Sunday, May 10, 2020

Banking in these unusual times…

World around us it totally different than what was 8 weeks back. On one hand, all countries are working tirelessly to control the spread of Covid-19 and thus limit its ever-increasing and far-reaching impact on their respective economies, and on the other, the very countries have returned to the low interest environment, to fuel in the economy, already reeling under.

All the lockdown, work from home, is already putting pressure on banks to driver better self-service digital experience for their customers. Thereby, hastening the speed of digital transformation at the banks. Banks who are thinking to drive digital experience from front to bank, will continue to survive and come out with flying colours. This would mean, banks need to be nimbler in their systems and operations, agile in their ability to respond to the customer’s requests, and in many cases anticipate the requests beforehand, and deliver a curated experience. This could well lead to complete self-service offerings through digital channels, where customers can create their experiences, their pricing plans by themselves – based on what they want and how they want, or better be, how much they are willing to pay or commit to.

Such times will surely bring in more regulation and compliance towards customer transparency and customer experience delivery. This would lead banks to be more open with their customers in terms of what is communicated, when is it communicated, and how is it communicated. Banks will have to have automated processes of experience orchestration, which is not just jazzy front-end channels, but more around product/service, pricing, offer delivery. They should be able to deliver these on-demand and still maintain the required levels of transparency and controls. The capacity to orchestrate such experiences with compliance would segregate the best from the better.

For long, we have heard that data is the key in today’s digital world. And guess what – banks have possibly the best data on their customers – be it their demographic information or their transaction data or their balance data. To top it, Open Banking adds to such already existing data, as now you can even get information on your customer’s balances, transactions with the competition next door. Leveraging this huge amount of data to your advantage is the key. Using such data to create targeted campaigns, offers, pricing, potentially using the data to change or drive the customer behaviour, is going to deepen customer relationships, drive loyalty and delivery sustainable value for both the sides.

Such data can be used to create personalised curated offers for the customer. If we can link up the household or any such network/group, we may hit a gold rush. Imagine, a bank being able to draw in funds from the entire household, by giving a personalised pricing across the household. Banks also have one of the biggest intangible assets with them – their customer’s trust! Envision the power of data leading to targeted offerings, enhancing the customer’s experience and thereby their trust in the bank!

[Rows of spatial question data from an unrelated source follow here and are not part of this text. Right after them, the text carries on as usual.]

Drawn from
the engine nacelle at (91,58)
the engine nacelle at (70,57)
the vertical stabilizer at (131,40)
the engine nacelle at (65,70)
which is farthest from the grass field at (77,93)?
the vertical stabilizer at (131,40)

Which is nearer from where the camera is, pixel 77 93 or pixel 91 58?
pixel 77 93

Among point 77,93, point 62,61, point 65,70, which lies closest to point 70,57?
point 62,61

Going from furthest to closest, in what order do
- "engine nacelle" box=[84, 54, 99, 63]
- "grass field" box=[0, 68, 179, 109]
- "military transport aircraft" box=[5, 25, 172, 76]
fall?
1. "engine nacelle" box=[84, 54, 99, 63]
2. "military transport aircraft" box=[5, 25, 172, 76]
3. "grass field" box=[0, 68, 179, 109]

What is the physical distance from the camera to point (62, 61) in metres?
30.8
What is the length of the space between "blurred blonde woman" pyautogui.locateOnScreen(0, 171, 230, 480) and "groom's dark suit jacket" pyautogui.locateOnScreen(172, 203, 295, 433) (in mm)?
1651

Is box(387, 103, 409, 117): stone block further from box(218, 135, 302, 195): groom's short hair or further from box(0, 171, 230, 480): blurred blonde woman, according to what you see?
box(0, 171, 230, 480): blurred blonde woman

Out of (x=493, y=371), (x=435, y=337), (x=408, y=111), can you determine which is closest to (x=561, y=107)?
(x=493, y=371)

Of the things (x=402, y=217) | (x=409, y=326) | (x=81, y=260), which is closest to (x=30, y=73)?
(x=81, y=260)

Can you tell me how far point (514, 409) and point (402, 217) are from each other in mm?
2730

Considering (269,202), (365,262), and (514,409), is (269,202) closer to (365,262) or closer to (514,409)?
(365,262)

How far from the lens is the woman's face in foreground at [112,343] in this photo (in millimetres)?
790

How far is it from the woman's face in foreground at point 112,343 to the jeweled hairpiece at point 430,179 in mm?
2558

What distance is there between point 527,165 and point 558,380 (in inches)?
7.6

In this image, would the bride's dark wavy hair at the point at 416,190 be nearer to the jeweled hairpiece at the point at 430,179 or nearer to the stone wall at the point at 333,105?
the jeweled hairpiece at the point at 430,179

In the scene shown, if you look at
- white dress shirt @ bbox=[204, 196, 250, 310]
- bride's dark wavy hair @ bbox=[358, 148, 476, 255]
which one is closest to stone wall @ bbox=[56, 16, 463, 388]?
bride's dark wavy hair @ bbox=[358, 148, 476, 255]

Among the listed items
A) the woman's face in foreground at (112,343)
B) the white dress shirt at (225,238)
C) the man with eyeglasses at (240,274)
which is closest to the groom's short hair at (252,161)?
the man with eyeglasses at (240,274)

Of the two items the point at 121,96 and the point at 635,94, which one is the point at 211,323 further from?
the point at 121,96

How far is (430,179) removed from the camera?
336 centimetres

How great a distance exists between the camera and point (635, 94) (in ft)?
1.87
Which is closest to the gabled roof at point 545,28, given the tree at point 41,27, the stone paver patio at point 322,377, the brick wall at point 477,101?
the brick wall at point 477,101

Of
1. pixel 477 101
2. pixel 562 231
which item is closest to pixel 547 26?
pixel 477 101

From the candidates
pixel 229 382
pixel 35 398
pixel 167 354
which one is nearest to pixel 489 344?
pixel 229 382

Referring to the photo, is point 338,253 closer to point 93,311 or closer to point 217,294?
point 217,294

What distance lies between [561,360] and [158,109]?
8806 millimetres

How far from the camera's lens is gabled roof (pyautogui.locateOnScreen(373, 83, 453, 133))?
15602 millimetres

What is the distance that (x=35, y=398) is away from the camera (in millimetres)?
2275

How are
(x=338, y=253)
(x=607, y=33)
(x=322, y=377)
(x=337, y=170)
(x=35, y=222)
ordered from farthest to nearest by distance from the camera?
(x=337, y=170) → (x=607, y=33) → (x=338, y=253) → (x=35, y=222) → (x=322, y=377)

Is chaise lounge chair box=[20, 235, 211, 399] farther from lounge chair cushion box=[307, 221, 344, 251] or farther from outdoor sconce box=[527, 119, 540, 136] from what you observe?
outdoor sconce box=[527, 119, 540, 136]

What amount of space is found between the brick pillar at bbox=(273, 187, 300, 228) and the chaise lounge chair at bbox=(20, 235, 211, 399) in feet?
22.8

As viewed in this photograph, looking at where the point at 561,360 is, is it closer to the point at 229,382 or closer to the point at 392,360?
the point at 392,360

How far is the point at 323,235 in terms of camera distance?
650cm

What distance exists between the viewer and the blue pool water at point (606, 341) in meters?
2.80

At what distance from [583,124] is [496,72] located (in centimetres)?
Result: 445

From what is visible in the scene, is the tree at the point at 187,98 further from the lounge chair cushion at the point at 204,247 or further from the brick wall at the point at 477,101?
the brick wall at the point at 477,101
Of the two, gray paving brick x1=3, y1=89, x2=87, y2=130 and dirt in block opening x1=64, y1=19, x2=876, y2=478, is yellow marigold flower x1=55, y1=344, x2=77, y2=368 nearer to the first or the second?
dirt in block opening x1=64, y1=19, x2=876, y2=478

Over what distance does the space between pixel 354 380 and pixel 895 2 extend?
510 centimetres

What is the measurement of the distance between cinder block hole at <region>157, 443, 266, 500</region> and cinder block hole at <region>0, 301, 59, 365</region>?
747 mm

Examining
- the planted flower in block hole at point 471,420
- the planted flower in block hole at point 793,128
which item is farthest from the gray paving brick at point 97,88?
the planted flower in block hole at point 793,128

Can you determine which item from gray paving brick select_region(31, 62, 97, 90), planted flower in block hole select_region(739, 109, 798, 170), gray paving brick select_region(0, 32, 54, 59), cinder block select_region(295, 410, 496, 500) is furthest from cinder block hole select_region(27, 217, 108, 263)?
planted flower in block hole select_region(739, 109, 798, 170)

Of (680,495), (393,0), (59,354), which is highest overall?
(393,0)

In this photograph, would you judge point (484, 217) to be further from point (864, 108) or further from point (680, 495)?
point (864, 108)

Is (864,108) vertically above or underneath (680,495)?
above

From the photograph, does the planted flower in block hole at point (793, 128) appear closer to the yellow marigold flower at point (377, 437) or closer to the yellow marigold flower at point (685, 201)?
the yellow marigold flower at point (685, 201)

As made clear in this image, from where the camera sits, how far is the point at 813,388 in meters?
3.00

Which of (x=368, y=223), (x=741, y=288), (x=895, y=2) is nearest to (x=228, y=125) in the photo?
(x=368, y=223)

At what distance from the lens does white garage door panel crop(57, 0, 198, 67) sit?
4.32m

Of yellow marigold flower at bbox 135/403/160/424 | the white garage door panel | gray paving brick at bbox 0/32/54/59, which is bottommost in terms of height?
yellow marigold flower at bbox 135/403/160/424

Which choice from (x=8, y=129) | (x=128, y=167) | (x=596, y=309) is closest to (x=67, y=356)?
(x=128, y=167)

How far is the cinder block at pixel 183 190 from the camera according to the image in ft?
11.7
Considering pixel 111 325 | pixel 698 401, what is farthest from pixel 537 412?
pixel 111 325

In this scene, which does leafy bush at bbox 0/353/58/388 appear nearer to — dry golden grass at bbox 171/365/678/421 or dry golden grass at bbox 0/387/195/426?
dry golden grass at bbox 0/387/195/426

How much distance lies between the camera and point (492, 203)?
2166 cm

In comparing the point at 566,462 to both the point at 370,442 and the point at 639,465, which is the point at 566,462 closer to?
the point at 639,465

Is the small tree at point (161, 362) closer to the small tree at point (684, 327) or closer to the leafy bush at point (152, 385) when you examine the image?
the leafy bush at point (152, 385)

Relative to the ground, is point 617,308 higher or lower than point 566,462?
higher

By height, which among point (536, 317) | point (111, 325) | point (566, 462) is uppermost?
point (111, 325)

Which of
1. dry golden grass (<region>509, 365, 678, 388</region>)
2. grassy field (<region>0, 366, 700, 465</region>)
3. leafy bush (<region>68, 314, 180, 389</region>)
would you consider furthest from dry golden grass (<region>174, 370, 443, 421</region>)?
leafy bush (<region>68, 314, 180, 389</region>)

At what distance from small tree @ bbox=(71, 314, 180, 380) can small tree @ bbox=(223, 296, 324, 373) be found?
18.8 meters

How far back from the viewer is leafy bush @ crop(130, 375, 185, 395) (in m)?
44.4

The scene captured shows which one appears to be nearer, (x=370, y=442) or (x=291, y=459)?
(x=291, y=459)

A micro-segment (to the segment of one) targeted approach where the special pricing and offer is linked to the profitability and propensity to accept the offer, could be a game changer in these tough times. Customers get what they prefer or want, and banks get a more sustainable business for the longer term. And this potentially creates a virtuous circle of deep relationships and better revenues and profitability.

A bank in Asia, has been able to drive family-based offers to link the funds and spending across the family. This has successfully drove up the balances and card spend multi-x and has made the bank believe in the delivery of curated experiences for their customers as the way forward for their business.

Already the world over, the banks were being forced to work on better customer outcomes, and that could mean foregoing fees and delivery of better customer experiences. Such approach to banking would orchestrate the paradigm shift from the high fee model to value-based model – wherein, you charge the customer for the value you deliver. Value through what is being delivered is what the customer wants, how he wants and when he wants, and thus the customer is okay to pay for such value being delivered. This hyper-personalised, per-customer approach, coupled with the data that banks already have, can deliver the true customer experience the customers of today desire from their banks.